Heintje en Louis Davids hebben een groot deel van hun leven in Amsterdam gewoond en de grote successen hadden ze in Amsterdam.
De eerste Nederlandse speelfilm “De Jantjes”, waarin Heintje Davids schitterde, werd ook grotendeels in Amsterdam gedraaid. Verder kwamen Heintje en Louis Davids veel in “De Kroon” op het Rembrandtsplein. Dat was tussen de 1e en 2e Wereldoorlog een zeer populair café.
Louis Davids werd in de Raamstraat in Rotterdam op 19 december 1883 geboren. Zijn ouders, Levie David en Francina Terveen, verdienden hun geld door op kermissen op te treden met komische duetten. Toen de kinderen Davids opgroeiden gingen ook zij meewerken op de kermis en leerden al op jonge leeftijd wat het is om op te treden. In de beginperiode trad Louis veel op met zijn zusters Rika en Heintje. Dat was vooral in Rotterdam waar bij de Coolsingel het beroemde theater Pschorr stond. In Pschorr traden alle bekende artiesten op.
Rika trouwde met een Brit en na een tijdje trad Louis minder op met zijn zus Heintje omdat ze beide een andere richting binnen de kleinkunst ingaan.
Rond 1913 treedt Louis Davids, samen met Margareth Whitefoot, veel op in het Floratheater aan de Amstelstraat te Amsterdam.
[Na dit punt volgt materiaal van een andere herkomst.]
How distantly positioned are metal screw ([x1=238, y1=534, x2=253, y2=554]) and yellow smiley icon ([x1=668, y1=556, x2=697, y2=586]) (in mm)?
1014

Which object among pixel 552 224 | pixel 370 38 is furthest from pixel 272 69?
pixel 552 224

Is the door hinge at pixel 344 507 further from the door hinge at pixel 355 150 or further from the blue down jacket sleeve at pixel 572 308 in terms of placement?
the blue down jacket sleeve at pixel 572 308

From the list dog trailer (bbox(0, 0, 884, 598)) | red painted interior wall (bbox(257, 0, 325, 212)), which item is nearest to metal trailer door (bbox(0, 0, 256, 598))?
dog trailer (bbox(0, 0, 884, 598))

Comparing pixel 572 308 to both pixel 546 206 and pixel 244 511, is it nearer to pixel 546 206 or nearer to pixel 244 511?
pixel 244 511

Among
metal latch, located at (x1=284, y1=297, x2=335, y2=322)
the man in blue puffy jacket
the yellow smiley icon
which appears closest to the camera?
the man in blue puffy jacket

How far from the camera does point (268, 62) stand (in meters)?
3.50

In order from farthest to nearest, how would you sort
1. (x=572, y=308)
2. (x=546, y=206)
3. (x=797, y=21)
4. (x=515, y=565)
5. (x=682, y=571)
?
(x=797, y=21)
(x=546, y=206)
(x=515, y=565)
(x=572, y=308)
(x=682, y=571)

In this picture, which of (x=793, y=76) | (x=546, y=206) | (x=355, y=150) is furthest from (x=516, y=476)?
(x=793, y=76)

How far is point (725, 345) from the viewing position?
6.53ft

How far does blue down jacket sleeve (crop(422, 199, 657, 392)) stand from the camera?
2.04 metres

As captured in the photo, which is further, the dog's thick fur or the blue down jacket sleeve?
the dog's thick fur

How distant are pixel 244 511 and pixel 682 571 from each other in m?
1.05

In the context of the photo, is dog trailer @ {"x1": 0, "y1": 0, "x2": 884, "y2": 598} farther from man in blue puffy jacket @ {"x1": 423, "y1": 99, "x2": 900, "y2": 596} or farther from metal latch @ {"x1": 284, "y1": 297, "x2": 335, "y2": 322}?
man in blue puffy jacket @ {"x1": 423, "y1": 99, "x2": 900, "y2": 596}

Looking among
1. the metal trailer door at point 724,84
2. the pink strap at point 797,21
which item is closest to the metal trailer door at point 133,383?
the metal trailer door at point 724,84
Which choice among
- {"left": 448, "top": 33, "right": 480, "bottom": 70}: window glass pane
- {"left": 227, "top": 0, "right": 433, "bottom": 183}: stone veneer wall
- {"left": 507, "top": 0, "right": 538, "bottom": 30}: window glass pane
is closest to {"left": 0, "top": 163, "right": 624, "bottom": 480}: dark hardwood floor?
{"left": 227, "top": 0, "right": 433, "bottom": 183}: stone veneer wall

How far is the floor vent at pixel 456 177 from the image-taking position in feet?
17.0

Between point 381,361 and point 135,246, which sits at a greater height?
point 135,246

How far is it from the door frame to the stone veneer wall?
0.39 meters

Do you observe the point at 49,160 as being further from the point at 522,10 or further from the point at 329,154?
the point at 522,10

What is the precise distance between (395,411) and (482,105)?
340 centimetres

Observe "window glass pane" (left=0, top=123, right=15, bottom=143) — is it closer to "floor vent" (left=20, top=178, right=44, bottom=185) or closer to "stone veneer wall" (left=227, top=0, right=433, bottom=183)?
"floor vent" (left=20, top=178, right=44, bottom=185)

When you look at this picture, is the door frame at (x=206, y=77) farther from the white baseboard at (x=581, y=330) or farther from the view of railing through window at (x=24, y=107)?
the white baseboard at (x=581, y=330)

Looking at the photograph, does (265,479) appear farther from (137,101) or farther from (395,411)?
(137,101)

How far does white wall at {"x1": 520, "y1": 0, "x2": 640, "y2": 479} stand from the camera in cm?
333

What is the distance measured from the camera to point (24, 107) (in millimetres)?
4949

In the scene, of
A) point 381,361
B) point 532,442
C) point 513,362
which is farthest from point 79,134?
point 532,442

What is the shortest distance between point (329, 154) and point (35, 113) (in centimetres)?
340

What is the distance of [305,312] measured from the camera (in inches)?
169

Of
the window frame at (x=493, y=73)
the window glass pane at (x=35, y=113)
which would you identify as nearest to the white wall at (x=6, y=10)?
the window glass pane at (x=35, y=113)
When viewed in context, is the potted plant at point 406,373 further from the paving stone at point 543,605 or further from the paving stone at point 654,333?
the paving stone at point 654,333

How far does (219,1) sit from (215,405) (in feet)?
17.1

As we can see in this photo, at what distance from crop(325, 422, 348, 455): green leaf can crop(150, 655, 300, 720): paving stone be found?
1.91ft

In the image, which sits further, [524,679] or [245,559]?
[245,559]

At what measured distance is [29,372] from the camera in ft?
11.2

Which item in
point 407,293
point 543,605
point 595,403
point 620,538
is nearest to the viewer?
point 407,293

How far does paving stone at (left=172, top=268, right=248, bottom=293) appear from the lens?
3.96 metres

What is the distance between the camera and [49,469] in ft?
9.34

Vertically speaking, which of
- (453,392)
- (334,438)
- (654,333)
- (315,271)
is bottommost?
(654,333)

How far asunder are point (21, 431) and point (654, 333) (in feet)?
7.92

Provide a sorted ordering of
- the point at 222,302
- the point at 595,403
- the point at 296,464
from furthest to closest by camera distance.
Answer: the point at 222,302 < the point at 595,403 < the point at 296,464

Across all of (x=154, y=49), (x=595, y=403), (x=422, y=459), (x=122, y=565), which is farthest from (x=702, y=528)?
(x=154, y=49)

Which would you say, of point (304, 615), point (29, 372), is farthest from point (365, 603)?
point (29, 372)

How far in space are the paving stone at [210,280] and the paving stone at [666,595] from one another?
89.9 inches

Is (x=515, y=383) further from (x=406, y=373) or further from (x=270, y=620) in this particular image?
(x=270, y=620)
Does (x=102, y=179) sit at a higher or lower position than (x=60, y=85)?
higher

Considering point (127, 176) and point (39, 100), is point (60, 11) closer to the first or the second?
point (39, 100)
Deze samenwerking is succesvol en zorgt voor vele beroemde liedjes, zoals “Wordt nooit verliefd“.
De samenwerking met Whitefoot (artiestennaam Morris) duurt tot 1922. De carriere van Davids blijft goed gaan. Hij wordt directeur van het Casino Variété in Rotterdam. Dit doet hij zeer succesvol maar na een aantal jaren gaat hij weer naar Amsterdam, waar hij in de Vossiusstraat gaat wonen. Zijn moeder, Heintje, Hakkie en Rika gaan op de Utrechtsestraat 39 wonen.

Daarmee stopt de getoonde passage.